**Records from a spatial question set**
■ ■ ■ ■ ■ ■ ■

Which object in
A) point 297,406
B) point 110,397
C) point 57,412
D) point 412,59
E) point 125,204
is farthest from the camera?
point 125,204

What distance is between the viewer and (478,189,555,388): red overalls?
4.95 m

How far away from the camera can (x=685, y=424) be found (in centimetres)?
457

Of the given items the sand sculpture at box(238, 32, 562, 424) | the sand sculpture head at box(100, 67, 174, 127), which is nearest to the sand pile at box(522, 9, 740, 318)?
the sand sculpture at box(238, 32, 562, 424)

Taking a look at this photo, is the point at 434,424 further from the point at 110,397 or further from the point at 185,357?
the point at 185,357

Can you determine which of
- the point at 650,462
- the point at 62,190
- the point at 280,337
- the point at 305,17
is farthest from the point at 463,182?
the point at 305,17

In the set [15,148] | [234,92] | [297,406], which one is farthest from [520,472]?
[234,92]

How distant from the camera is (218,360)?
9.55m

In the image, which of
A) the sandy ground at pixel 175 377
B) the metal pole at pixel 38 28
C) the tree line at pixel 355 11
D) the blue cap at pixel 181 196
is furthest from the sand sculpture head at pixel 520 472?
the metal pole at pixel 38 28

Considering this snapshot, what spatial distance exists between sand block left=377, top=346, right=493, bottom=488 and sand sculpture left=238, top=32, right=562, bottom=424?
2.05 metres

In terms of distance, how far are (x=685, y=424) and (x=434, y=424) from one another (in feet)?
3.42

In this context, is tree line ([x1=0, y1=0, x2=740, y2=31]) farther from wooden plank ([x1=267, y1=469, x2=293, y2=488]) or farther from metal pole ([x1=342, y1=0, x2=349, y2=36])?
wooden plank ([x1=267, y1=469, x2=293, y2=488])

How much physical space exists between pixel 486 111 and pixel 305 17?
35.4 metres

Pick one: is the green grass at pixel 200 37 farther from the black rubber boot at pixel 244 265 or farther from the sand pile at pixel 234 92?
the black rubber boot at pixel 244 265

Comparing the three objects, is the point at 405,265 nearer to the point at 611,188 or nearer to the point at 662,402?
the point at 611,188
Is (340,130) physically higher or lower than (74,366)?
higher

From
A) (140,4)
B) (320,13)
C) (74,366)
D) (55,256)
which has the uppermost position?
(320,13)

■ ■ ■ ■ ■ ■ ■

**AIM OF THE TASK**
Transcribe all of the material above word for word, keeping every line as it appears.

**RESULT FOR THIS TASK**
Which object in
A) point 297,406
B) point 110,397
C) point 57,412
D) point 412,59
E) point 125,204
is farthest from the camera?
point 125,204

What distance is between the viewer and (478,189,555,388): red overalls?
4.95 m

How far away from the camera can (x=685, y=424) be found (in centimetres)?
457

Of the given items the sand sculpture at box(238, 32, 562, 424) | the sand sculpture head at box(100, 67, 174, 127), which is nearest to the sand pile at box(522, 9, 740, 318)?
the sand sculpture at box(238, 32, 562, 424)

Taking a look at this photo, is the point at 434,424 further from the point at 110,397 or further from the point at 185,357?
the point at 185,357

Can you determine which of
- the point at 650,462
- the point at 62,190
- the point at 280,337
- the point at 305,17
is farthest from the point at 463,182?
the point at 305,17

In the set [15,148] | [234,92] | [297,406], which one is farthest from [520,472]?
[234,92]

How distant from the camera is (218,360)?
9.55m

In the image, which of
A) the sandy ground at pixel 175 377
B) the metal pole at pixel 38 28
C) the tree line at pixel 355 11
D) the blue cap at pixel 181 196
is furthest from the sand sculpture head at pixel 520 472?
the metal pole at pixel 38 28

Considering this snapshot, what spatial distance exists between sand block left=377, top=346, right=493, bottom=488 and sand sculpture left=238, top=32, right=562, bottom=424?
2.05 metres

In terms of distance, how far are (x=685, y=424) and (x=434, y=424) from one another (in feet)?
3.42

In this context, is tree line ([x1=0, y1=0, x2=740, y2=31]) farther from wooden plank ([x1=267, y1=469, x2=293, y2=488]) or farther from metal pole ([x1=342, y1=0, x2=349, y2=36])?
wooden plank ([x1=267, y1=469, x2=293, y2=488])

How much physical space exists between pixel 486 111 and pixel 305 17?
35.4 metres

Pick one: is the green grass at pixel 200 37 farther from the black rubber boot at pixel 244 265 or farther from the sand pile at pixel 234 92?
the black rubber boot at pixel 244 265

Comparing the three objects, is the point at 405,265 nearer to the point at 611,188 or nearer to the point at 662,402?
the point at 611,188
Is (340,130) physically higher or lower than (74,366)?
higher

From
A) (140,4)
B) (320,13)
C) (74,366)
D) (55,256)
which has the uppermost position?
(320,13)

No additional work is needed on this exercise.